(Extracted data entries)
— Begin —
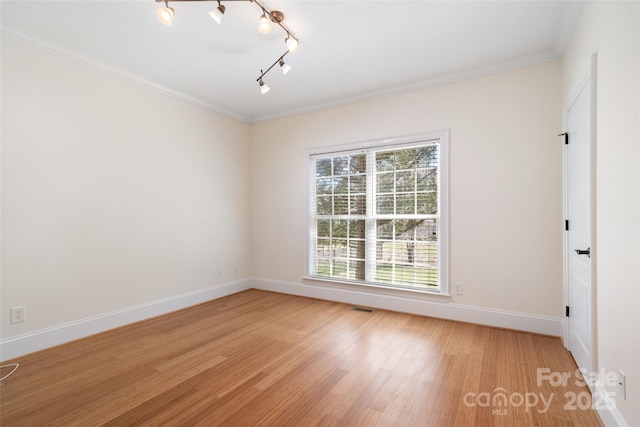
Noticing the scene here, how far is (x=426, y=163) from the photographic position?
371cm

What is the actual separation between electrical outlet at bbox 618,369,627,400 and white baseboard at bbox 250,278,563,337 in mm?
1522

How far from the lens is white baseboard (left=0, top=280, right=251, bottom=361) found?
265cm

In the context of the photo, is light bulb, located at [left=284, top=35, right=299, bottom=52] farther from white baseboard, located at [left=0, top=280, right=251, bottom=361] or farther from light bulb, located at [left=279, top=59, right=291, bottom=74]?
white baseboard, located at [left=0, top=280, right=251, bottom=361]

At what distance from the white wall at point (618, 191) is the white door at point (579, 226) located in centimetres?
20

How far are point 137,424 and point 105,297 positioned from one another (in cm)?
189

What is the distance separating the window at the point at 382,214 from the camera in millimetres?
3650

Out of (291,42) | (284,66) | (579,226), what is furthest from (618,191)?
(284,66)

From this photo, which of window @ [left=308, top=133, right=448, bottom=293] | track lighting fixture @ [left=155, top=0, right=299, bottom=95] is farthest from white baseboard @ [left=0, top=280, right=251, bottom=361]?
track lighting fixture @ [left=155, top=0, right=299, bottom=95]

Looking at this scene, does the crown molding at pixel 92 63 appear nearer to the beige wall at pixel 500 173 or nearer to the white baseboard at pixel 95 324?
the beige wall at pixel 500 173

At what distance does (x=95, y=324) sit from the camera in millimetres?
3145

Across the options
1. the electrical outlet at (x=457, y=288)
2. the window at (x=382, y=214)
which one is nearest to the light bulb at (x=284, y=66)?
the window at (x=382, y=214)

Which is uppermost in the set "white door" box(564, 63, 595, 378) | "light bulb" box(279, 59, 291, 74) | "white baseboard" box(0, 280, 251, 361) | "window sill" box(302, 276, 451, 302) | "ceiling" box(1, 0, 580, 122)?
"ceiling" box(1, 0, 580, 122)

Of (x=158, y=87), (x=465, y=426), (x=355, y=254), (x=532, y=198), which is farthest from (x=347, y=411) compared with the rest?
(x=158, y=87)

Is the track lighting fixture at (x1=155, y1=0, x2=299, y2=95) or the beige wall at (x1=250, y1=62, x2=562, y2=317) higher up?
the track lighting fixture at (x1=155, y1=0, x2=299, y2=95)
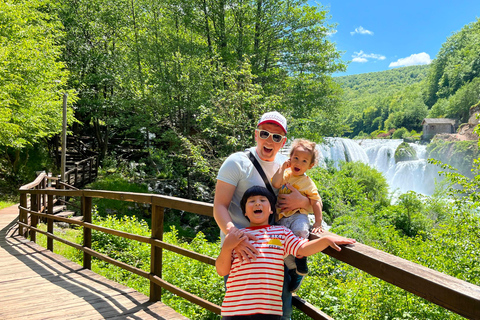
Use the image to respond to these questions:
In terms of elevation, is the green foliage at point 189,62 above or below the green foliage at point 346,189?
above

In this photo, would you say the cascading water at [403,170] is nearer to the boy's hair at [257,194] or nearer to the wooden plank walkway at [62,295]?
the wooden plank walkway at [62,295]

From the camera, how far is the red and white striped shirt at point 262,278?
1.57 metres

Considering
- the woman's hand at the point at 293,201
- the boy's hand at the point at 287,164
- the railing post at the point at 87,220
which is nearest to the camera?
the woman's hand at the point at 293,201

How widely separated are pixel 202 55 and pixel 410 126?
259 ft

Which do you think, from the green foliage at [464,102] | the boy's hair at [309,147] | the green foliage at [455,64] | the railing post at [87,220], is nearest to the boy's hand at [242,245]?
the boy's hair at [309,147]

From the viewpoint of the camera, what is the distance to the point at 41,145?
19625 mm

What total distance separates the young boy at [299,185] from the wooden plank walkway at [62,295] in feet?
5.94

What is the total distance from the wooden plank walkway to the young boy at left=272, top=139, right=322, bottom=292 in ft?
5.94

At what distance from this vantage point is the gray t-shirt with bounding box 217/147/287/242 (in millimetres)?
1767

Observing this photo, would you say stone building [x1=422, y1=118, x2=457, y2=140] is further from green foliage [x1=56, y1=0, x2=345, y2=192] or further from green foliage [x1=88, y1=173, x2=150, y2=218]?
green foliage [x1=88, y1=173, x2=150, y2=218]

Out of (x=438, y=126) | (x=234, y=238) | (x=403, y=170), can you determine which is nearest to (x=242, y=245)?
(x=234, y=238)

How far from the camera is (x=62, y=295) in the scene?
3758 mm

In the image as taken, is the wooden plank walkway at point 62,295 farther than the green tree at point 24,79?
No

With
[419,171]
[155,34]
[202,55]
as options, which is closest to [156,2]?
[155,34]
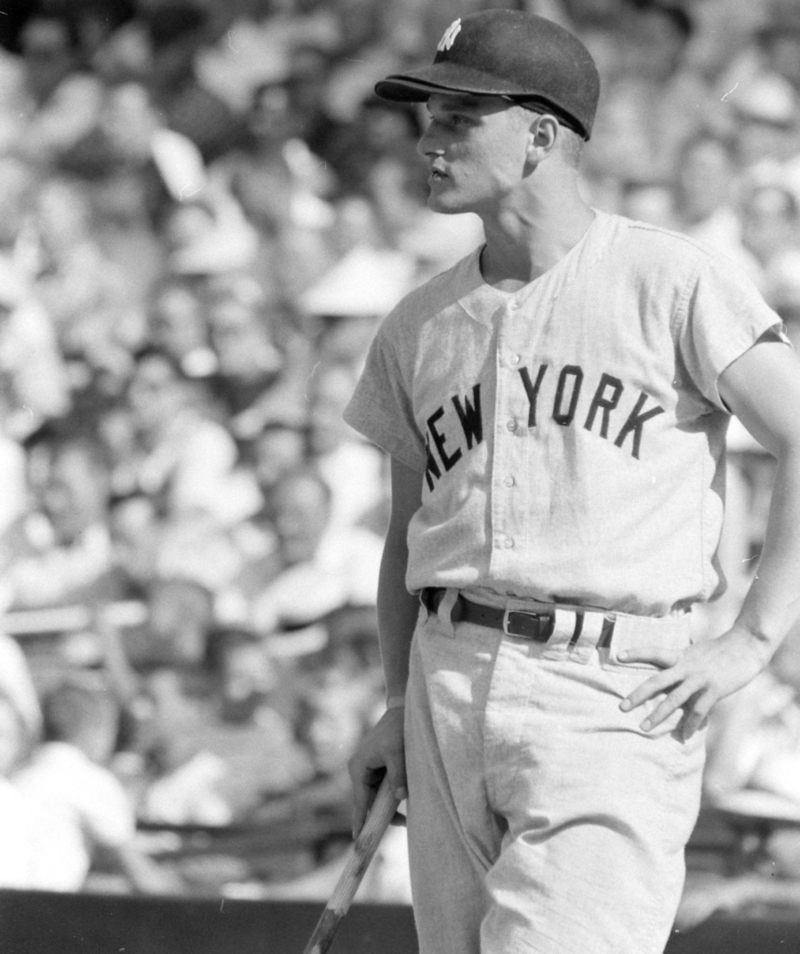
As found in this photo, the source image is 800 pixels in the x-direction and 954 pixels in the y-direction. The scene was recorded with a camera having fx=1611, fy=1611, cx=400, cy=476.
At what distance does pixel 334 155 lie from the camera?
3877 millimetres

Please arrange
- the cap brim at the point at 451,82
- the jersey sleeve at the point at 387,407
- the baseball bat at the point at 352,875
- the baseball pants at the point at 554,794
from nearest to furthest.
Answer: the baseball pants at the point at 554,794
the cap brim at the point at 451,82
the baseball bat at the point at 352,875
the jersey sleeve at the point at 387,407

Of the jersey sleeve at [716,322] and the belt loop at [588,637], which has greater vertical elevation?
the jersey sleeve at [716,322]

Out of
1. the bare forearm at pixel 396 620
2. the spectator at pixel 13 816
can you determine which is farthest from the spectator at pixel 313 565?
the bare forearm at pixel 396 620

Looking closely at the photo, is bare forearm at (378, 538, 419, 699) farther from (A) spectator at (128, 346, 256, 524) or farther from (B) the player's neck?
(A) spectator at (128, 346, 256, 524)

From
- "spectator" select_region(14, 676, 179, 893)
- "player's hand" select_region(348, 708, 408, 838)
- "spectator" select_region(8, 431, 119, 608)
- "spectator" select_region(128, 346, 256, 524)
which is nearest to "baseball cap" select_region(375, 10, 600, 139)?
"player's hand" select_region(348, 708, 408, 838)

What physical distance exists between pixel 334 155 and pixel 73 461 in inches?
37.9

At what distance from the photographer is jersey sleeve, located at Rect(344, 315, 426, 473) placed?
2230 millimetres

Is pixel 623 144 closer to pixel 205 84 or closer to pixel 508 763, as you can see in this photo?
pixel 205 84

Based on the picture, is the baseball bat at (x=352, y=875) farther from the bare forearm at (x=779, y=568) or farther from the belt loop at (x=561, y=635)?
— End —
*Exercise brief*: Rewrite all of the entries above, switching each "centimetres" to "centimeters" and changing nothing else. Omit the pictures from your answer.

*Solution to the exercise*:
Noticing the scene here, how far is (x=426, y=163) from the photographic position?
371cm

What is the actual separation between electrical outlet at bbox 618,369,627,400 and white baseboard at bbox 250,278,563,337 in mm?
1522

How far from the lens is white baseboard (left=0, top=280, right=251, bottom=361) found?
265cm

In the context of the photo, is light bulb, located at [left=284, top=35, right=299, bottom=52] farther from white baseboard, located at [left=0, top=280, right=251, bottom=361] or farther from light bulb, located at [left=279, top=59, right=291, bottom=74]?
white baseboard, located at [left=0, top=280, right=251, bottom=361]

At what distance from the white wall at point (618, 191) is the white door at point (579, 226) located in centimeters?
20

How far are point 137,424 and point 105,297 positioned from one another (in cm)?
189

What is the distance separating the window at the point at 382,214 from the camera in millimetres?
3650

Out of (291,42) | (284,66) | (579,226), what is furthest from (618,191)?
(284,66)

From this photo, which of window @ [left=308, top=133, right=448, bottom=293] | track lighting fixture @ [left=155, top=0, right=299, bottom=95] is farthest from white baseboard @ [left=0, top=280, right=251, bottom=361]?
track lighting fixture @ [left=155, top=0, right=299, bottom=95]

Looking at this scene, does the crown molding at pixel 92 63 appear nearer to the beige wall at pixel 500 173 or nearer to the white baseboard at pixel 95 324?
the beige wall at pixel 500 173

At what distance does (x=95, y=324) sit from the camera in millimetres?
3145

Across the options
1. the electrical outlet at (x=457, y=288)
2. the window at (x=382, y=214)
which one is nearest to the light bulb at (x=284, y=66)?
the window at (x=382, y=214)

Which is uppermost in the set "white door" box(564, 63, 595, 378) | "light bulb" box(279, 59, 291, 74) | "white baseboard" box(0, 280, 251, 361) | "window sill" box(302, 276, 451, 302) | "ceiling" box(1, 0, 580, 122)?
"ceiling" box(1, 0, 580, 122)

Of (x=158, y=87), (x=465, y=426), (x=355, y=254), (x=532, y=198), which is farthest from (x=347, y=411) compared with the rest?
(x=158, y=87)

Is the track lighting fixture at (x1=155, y1=0, x2=299, y2=95) or the beige wall at (x1=250, y1=62, x2=562, y2=317) higher up?
the track lighting fixture at (x1=155, y1=0, x2=299, y2=95)
Use the image to respond to these questions:
In terms of elevation, is the green foliage at point 189,62 above or below the green foliage at point 346,189?
above

In this photo, would you say the cascading water at [403,170] is nearer to the boy's hair at [257,194] or nearer to the wooden plank walkway at [62,295]?
the wooden plank walkway at [62,295]

From the camera, how far is the red and white striped shirt at point 262,278?
1.57 metres

Considering
- the woman's hand at the point at 293,201
- the boy's hand at the point at 287,164
- the railing post at the point at 87,220
which is nearest to the camera?
the woman's hand at the point at 293,201

How widely separated are pixel 202 55 and pixel 410 126?
259 ft

Which do you think, from the green foliage at [464,102] | the boy's hair at [309,147] | the green foliage at [455,64] | the railing post at [87,220], is nearest to the boy's hand at [242,245]?
the boy's hair at [309,147]

From the viewpoint of the camera, what is the distance to the point at 41,145?
19625 mm

What total distance separates the young boy at [299,185] from the wooden plank walkway at [62,295] in feet?
5.94

What is the total distance from the wooden plank walkway to the young boy at left=272, top=139, right=322, bottom=292 in ft?
5.94

At what distance from this vantage point is the gray t-shirt with bounding box 217/147/287/242 (in millimetres)?
1767

Observing this photo, would you say stone building [x1=422, y1=118, x2=457, y2=140] is further from green foliage [x1=56, y1=0, x2=345, y2=192] or further from green foliage [x1=88, y1=173, x2=150, y2=218]?
green foliage [x1=88, y1=173, x2=150, y2=218]

Out of (x=438, y=126) | (x=234, y=238) | (x=403, y=170), can you determine which is nearest to (x=242, y=245)?
(x=234, y=238)

How far from the camera is (x=62, y=295) in the scene?
3758 mm

In the image as taken, is the wooden plank walkway at point 62,295 farther than the green tree at point 24,79?
No

With
[419,171]
[155,34]
[202,55]
as options, which is closest to [156,2]?
[155,34]
As found in this photo, the source image is 800 pixels in the x-direction and 954 pixels in the y-direction. The scene was recorded with a camera having fx=1611, fy=1611, cx=400, cy=476.
At what distance does pixel 334 155 lie from the camera?
3877 millimetres

Please arrange
- the cap brim at the point at 451,82
- the jersey sleeve at the point at 387,407
- the baseball bat at the point at 352,875
- the baseball pants at the point at 554,794
from nearest to furthest.
Answer: the baseball pants at the point at 554,794
the cap brim at the point at 451,82
the baseball bat at the point at 352,875
the jersey sleeve at the point at 387,407

Of the jersey sleeve at [716,322] and the belt loop at [588,637], which has greater vertical elevation?
the jersey sleeve at [716,322]

Out of
1. the bare forearm at pixel 396 620
2. the spectator at pixel 13 816
can you determine which is farthest from the spectator at pixel 313 565?
the bare forearm at pixel 396 620

Looking closely at the photo, is bare forearm at (378, 538, 419, 699) farther from (A) spectator at (128, 346, 256, 524) or farther from (B) the player's neck?
(A) spectator at (128, 346, 256, 524)

From
- "spectator" select_region(14, 676, 179, 893)
- "player's hand" select_region(348, 708, 408, 838)
- "spectator" select_region(8, 431, 119, 608)
- "spectator" select_region(128, 346, 256, 524)
which is nearest to "baseball cap" select_region(375, 10, 600, 139)?
"player's hand" select_region(348, 708, 408, 838)

What physical distance exists between pixel 334 155 and pixel 73 461 in inches?
37.9

At what distance from the photographer is jersey sleeve, located at Rect(344, 315, 426, 473) placed?
2230 millimetres

Is pixel 623 144 closer to pixel 205 84 or closer to pixel 508 763, as you can see in this photo?
pixel 205 84

Based on the picture, is the baseball bat at (x=352, y=875) farther from the bare forearm at (x=779, y=568) or farther from the belt loop at (x=561, y=635)?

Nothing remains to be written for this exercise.